Quando Jung foi ao banheiro, Lee passou ao seu lado e sorriu. Jung não teve como fugir, fora flechada por aqueles olhos quase que riscos e o sorriso mais "me põe uma coleirinha e me leva pra casa" que já havia visto.
A Jung não resistiu e retribuiu a "beleza e o sabor do gesto".
Lee se adiantou: "Sou nova na cidade e queria saber de alguma biblioteca. Mas, resolvi parar pra tomar um chá antes de procurar. Você sabe alguma onde possa encontrar bons livros de gastronomia tailandesa?".
A verdade é que a Lee era no mínimo muito inteligente, cativante e encantadora. Jung não imaginava que era alvo da Lee - de fato a segunda não parecia gostar muito desse tipo de relacionamento.
Sentaram.
Conversaram.
Criaram expectativas de desvendarem os mistérios mútuos.
Observei do cantinho do restaurante quando a Lee passou a mão na perna da Jung e sorriu como se nada fizesse. Jung que não era boba, segurou a sua mão e a chamou para ums biblioteca a alguns quarteirões dali.
Mencionei biblioteca?
Perdão.
Foram para uma aula menos teórica: o veleiro da Jung. A Jung era formada em gastronomia e poderia trocar conhecimentos com a Lee. O que a Jung não sabia ainda era do fascínio da Lee pelo mar. Dirigiram-se à bancada da cozinha e ficaram se provocando como quem escolhe o tempero para o prato principal sem nem ter experimentado a entrada. Jung se retraiu.
Lee parecia não saber de um mundo lá fora e puxou a Jung para junto. Beijaram-se primeiro com os olhos brilhantes como um farol, com os sorrisos tais quais mares abertos e sem cais, depois com os lábios que não devoravam sonhos, combinavam sentidos, histórias e um item ainda misterioso e sem rótulo.
O beijo parecia não ter mais fim. A vontade de estarem juntas também não. O prazer do toque e o calor do abraço muito menos. Elas estavam silenciando dores, saudades, dúvidas e desprazeres. Agora, alimentavam um animalzinho aparentemente faminto dentro de si.
As mãos passeavam livremente, as línguas se cruzavam como o símbolo do infinito e iam, as pernas se cruzavam e quase que se fundiam. Os desejos estavam fundidos. Os corpos unos.
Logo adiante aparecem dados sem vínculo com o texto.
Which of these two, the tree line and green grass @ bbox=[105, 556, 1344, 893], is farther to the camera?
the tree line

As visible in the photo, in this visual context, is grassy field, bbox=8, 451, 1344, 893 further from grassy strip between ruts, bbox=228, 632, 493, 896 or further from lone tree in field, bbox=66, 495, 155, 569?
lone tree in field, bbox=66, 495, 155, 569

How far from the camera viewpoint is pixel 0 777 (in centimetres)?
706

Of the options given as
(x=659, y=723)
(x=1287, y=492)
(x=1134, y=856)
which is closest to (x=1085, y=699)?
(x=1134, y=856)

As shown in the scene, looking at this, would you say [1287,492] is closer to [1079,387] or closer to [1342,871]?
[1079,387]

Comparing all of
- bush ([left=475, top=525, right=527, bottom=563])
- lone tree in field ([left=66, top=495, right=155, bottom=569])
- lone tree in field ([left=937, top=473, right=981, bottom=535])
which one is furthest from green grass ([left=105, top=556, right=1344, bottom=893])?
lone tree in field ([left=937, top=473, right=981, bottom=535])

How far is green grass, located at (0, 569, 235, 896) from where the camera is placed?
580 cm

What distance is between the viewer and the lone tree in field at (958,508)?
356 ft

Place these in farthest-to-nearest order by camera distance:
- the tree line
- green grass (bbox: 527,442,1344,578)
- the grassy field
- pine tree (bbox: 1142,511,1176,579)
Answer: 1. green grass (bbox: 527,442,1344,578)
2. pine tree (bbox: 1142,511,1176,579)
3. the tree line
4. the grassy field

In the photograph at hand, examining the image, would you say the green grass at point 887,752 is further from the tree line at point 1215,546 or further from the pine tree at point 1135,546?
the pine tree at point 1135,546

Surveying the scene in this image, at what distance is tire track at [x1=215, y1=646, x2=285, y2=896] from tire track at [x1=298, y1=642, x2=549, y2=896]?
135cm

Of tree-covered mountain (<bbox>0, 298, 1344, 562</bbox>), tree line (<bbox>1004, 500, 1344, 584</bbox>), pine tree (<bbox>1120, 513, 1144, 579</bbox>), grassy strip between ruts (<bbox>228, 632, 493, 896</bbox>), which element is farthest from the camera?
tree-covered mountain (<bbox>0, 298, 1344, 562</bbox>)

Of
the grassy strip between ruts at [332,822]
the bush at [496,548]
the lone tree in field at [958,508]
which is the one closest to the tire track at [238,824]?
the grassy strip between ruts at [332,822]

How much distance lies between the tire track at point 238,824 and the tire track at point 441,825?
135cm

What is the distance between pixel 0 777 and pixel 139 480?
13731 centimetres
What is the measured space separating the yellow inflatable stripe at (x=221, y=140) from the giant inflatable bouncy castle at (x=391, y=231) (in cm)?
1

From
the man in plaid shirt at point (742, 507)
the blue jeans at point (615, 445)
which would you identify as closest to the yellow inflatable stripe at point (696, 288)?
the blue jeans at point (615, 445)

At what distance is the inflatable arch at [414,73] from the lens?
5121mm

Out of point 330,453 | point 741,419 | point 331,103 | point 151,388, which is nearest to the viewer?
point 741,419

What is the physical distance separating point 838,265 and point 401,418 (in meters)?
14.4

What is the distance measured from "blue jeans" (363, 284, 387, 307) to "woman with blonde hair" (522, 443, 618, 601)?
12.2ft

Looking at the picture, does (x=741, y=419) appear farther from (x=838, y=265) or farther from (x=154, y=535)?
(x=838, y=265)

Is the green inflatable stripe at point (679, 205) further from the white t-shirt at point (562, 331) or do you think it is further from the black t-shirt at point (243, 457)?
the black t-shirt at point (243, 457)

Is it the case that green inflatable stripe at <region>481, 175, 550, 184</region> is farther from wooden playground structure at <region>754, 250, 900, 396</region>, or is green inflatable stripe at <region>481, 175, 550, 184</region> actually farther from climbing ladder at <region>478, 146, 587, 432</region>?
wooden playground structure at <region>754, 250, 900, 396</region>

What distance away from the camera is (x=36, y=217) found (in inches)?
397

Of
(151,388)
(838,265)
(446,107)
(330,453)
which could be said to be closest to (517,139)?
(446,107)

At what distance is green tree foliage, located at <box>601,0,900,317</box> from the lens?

Os corações disparados.
Seguidas horas após tantos conhecimentos mixados, elas só queriam sorrir, contar histórias e sorrir novamente. Não pensavam em quanto tempo havia passado, no que acontecera antes daquele encontro nem do que seria depois. Sabiam que era único o momento e não queriam desperdiçar um segundo com o que se passava fora dali.
A noite passou e Lee nem percebeu que havia um relacionamento lá fora. Jung não sabia de dúvida alguma. Elas se misturaram como o vestido e o paletó de Chico Buarque em "Eu Te Amo".
Tive que ir trabalhar. Já havia coletado uma bela história para a minha coluna. Na verdade, não quero que ela tenha fim. Por isto, fica em aberto os mistérios que o mar guardou e aonde eles as levará.
Espero revê-las outro dia e dar-lhes-ei notícias sobre esse romance sem rótulo e sem cais.

2 Comentários:

Jéssica Francielle. disse...

Ta lindo...
Quero saber como vai terminar...
espero que um final feliz, sempre existe.
Beijos!

ssaroquinhaa disse...

"Espero revê-las outro dia e dar-lhes-ei notícias sobre esse romance sem rótulo e sem cais."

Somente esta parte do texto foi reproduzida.